═════ TEXTE DU DOCUMENT

Encore des aventures avec le commerce en ligne

Bienvenue sur ce blog pour un nouveau numéro de First World Problems dans le grand cycle des ronchonneries de Gro-Tsen.

Acheter des choses sur Internet (quelque chose que je fais beaucoup) marche merveilleusement bien quand ça marche : tout est automatisé, on va sur un site marchand, on cherche le produit qu'on veut, clic clic clic on saisit son adresse, un numéro de carte bancaire (dans mon cas, comme je le disais récemment, toujours un numéro de carte temporaire à usage unique valable pour le seul montant que je dois payer, ça apporte une grande tranquillité d'esprit si on décide d'acheter des choses sur des sites chinois suspects), et le produit arrive quelque temps plus tard. Mais le revers de ce système totalement automatisé, c'est que s'il y a un problème, on est vite pris dans un monde kafkaïen où il est impossible de communiquer avec un humain. (Une des choses, d'ailleurs, qui fait le succès de l'employeur de mon poussinet auprès de leurs clients, c'est justement qu'ils mettent les ressources humaines nécessaires pour répondre aux mails des gens qui ont un problème. Au lieu de, par exemple, déléguer ça à un call-center outsourcé très loin. Mais ils sont l'exception et pas la règle.)

══════════

**TRAVAIL À FAIRE**.
1. D'après le billet sur le commerce en ligne, répondez brièvement :
(a) Quel type de numéro de carte bancaire l'auteur saisit-il toujours ?
(b) Quel est le revers d'un système totalement automatisé en cas de problème ?
(c) Qu'est-ce qui fait le succès de l'employeur du poussinet auprès de ses clients ?
2. Recopiez fidèlement le passage du billet sur le commerce en ligne qui s'ouvre sur les mots contenant « Encore des aventures » et se ferme sur « ronchonneries de Gro-Tsen. ».
3. Prolongez le billet sur le commerce en ligne en reprenant après sa dernière phrase.
La liste qui suit constitue un matériau distinct du billet sur le commerce en ligne.

═════ JEU DE DONNÉES

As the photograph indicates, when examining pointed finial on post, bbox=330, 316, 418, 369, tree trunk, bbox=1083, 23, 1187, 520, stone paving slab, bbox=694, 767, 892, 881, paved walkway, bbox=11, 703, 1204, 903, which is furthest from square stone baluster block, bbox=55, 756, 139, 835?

══════════

**RÉPONSES**.
1.
(a) Un numéro de carte temporaire à usage unique, valable pour le seul montant à payer.
(b) On est vite pris dans un monde kafkaïen où il est impossible de communiquer avec un humain.
(c) Il met les ressources humaines nécessaires pour répondre aux mails des gens qui ont un problème.

2.
Encore des aventures avec le commerce en ligne

Bienvenue sur ce blog pour un nouveau numéro de First World Problems dans le grand cycle des ronchonneries de Gro-Tsen.

3.
Alors certes, on est facilement remboursé. Depuis le temps que j'achète des choses en ligne, y compris, je le disais, parfois sur des sites un peu suspects et mal traduits depuis le chinois, il ne m'est encore jamais arrivé que je paie, que le produit n'arrive jamais et que je n'obtienne pas de remboursement. Il m'est arrivé que le produit soit merdique, ne colle pas avec sa description, que la réexpédition soit trop chère et que je me dise que tant pis autant prendre ce qu'on m'a envoyé. Mais quand je ne reçois rien, je suis toujours remboursé (au moins jusqu'à présent : peut-être que j'ai eu énormément de chance, après tout ; d'un autre côté, les choses que j'achète ne sont jamais très chères, donc même si ça m'arrivait, ce ne serait pas un drame).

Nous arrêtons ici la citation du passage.